Lifestyle

Would you eat a meat popsicle?

Coffee with grass-fed butter? Check. Zucchini noodles? Check. Gluten-free avocado toast? Check. Beef-broth popsicle? What?!

Springbone Kitchen (90 W. 3rd St.), a new health-food spot in the West Village, has a menu full of trendy dishes familiar to yoga lovers and CrossFit freaks — and an unexpected twist: On Wednesday, the restaurant will start selling a $4 popsicle made from beef broth.

At Springbone, Jordan Feldman is serving a beef broth popsicle.Annie Wermiel

“It’s a little bit sweet,” says the eatery’s founder, Jordan Feldman, 26, of the pop, which also features coconut milk, pomegranate juice, raspberry puree and a touch of maple sugar. Feldman, who previously worked in real estate development, swears you don’t even taste the meat.

“It’s there, but it’s totally overwhelmed by the other flavors,” he says.

The reason for the broth, he says, is its health benefits. Feldman first started drinking the collagen-packed liquid a few years ago when he injured his knee playing tennis. After physical therapy failed to help, he started drinking a cup or two of broth daily, and it healed.

“I was pretty much sold at this point,” says the East Village resident.

Each pop contains one-third of a cup of beef bone broth — but is that enough to make much of a difference?

■ ■ ■ ■ ■

*TASK PROMPT*.
According to the meat popsicle article, how much beef bone broth is in each pop? The records play no part in the task about the meat popsicle article.

■ ■ ■ ■ ■

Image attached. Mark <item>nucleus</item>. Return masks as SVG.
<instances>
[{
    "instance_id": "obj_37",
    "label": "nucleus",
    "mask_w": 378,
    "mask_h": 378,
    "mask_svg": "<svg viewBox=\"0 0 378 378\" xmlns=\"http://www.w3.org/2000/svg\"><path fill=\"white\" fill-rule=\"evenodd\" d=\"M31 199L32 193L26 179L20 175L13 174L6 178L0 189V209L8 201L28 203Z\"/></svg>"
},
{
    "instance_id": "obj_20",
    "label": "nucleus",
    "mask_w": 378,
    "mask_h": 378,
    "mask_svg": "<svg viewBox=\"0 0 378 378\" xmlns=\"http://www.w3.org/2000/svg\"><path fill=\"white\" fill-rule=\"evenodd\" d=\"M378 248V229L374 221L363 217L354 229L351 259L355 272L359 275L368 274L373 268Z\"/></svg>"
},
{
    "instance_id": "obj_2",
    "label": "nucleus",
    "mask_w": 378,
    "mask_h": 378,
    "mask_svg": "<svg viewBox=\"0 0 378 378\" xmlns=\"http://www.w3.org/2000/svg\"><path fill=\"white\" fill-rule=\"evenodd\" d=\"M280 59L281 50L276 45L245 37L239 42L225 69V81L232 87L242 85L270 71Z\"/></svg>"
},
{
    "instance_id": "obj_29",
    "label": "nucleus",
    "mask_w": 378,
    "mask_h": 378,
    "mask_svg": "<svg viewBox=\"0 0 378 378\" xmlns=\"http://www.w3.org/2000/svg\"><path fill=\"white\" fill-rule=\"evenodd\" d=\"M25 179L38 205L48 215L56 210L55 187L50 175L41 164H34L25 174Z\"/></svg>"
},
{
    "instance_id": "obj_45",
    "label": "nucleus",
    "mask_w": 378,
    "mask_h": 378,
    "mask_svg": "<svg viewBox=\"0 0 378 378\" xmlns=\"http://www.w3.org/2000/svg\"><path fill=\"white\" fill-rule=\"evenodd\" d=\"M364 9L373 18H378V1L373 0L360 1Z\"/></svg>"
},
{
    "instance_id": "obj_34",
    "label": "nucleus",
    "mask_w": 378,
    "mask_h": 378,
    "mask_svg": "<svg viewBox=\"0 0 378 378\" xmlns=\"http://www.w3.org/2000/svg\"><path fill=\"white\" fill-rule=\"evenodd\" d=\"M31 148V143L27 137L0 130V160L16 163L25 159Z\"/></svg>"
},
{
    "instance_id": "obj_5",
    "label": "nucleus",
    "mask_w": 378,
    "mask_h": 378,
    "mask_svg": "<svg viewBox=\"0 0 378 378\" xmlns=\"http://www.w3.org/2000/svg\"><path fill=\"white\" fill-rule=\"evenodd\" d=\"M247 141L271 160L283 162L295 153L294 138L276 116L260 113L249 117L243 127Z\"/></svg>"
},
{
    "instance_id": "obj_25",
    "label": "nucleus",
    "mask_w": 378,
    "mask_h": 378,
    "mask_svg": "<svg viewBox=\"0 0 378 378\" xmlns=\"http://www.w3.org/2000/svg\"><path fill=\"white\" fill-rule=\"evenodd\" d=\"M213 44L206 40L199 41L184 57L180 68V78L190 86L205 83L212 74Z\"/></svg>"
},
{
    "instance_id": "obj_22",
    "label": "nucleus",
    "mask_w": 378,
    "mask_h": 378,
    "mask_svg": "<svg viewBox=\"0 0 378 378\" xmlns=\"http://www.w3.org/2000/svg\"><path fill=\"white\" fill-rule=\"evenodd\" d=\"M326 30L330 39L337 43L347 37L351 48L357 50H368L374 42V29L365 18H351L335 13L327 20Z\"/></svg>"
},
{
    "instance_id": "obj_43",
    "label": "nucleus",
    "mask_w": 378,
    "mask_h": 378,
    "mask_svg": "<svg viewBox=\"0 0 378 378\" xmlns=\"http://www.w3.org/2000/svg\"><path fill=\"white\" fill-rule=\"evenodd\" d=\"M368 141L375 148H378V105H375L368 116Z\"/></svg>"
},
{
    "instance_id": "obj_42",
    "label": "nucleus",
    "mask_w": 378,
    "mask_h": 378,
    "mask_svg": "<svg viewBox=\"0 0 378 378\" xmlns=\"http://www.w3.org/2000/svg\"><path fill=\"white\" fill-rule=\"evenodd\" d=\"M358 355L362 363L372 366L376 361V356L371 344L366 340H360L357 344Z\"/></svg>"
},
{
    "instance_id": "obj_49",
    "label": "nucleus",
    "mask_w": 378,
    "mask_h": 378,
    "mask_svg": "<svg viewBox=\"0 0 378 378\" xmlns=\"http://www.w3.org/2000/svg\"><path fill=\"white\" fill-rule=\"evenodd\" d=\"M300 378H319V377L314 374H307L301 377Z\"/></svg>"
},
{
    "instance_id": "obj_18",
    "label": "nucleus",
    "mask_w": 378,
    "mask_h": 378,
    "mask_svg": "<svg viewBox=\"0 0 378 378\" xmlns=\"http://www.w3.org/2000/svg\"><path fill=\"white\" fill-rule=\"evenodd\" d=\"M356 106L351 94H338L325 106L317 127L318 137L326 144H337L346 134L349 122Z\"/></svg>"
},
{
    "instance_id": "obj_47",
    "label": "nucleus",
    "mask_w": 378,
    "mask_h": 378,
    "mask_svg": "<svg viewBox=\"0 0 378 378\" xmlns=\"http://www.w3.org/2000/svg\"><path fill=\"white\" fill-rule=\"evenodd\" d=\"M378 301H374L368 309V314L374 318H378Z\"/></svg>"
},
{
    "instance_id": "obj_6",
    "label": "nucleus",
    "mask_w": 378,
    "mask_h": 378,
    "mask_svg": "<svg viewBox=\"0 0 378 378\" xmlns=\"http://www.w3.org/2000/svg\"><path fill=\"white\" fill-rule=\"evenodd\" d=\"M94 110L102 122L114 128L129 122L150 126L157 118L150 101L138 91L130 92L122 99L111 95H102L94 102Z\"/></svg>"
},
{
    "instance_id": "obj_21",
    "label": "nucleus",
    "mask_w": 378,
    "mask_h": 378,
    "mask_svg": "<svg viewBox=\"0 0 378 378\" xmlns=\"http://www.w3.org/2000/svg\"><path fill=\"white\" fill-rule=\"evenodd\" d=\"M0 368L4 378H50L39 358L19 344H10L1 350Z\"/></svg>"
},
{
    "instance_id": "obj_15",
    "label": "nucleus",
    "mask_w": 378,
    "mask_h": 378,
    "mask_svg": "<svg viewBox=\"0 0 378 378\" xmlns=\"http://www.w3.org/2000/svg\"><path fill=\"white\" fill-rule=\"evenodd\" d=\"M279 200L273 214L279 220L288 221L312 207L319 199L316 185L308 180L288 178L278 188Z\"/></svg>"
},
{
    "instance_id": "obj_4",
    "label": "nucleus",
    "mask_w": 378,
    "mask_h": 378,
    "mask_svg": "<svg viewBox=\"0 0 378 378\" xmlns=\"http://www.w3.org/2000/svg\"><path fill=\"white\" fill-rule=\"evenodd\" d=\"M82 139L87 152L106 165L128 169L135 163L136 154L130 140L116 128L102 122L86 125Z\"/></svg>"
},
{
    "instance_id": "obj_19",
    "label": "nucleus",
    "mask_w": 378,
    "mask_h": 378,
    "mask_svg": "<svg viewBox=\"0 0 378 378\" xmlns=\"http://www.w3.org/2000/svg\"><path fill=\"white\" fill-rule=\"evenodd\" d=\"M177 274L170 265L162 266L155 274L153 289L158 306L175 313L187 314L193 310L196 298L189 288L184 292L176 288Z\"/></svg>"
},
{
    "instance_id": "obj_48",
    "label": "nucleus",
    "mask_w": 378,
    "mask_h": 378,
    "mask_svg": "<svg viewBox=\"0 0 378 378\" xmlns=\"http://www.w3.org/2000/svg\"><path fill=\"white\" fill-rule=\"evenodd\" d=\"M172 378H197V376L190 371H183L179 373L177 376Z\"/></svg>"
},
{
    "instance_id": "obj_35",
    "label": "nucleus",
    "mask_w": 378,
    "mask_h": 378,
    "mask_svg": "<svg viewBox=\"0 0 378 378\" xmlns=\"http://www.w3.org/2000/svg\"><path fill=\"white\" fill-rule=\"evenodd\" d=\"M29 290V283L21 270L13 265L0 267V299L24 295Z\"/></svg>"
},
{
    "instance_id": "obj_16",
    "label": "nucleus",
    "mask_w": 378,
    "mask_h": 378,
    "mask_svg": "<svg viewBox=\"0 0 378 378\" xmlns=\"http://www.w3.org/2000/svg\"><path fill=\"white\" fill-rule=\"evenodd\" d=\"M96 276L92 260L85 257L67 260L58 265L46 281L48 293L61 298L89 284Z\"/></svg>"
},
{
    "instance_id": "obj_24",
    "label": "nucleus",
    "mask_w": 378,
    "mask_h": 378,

■ ■ ■ ■ ■

*RESULT FOR THIS EXERCISE*.
One-third of a cup.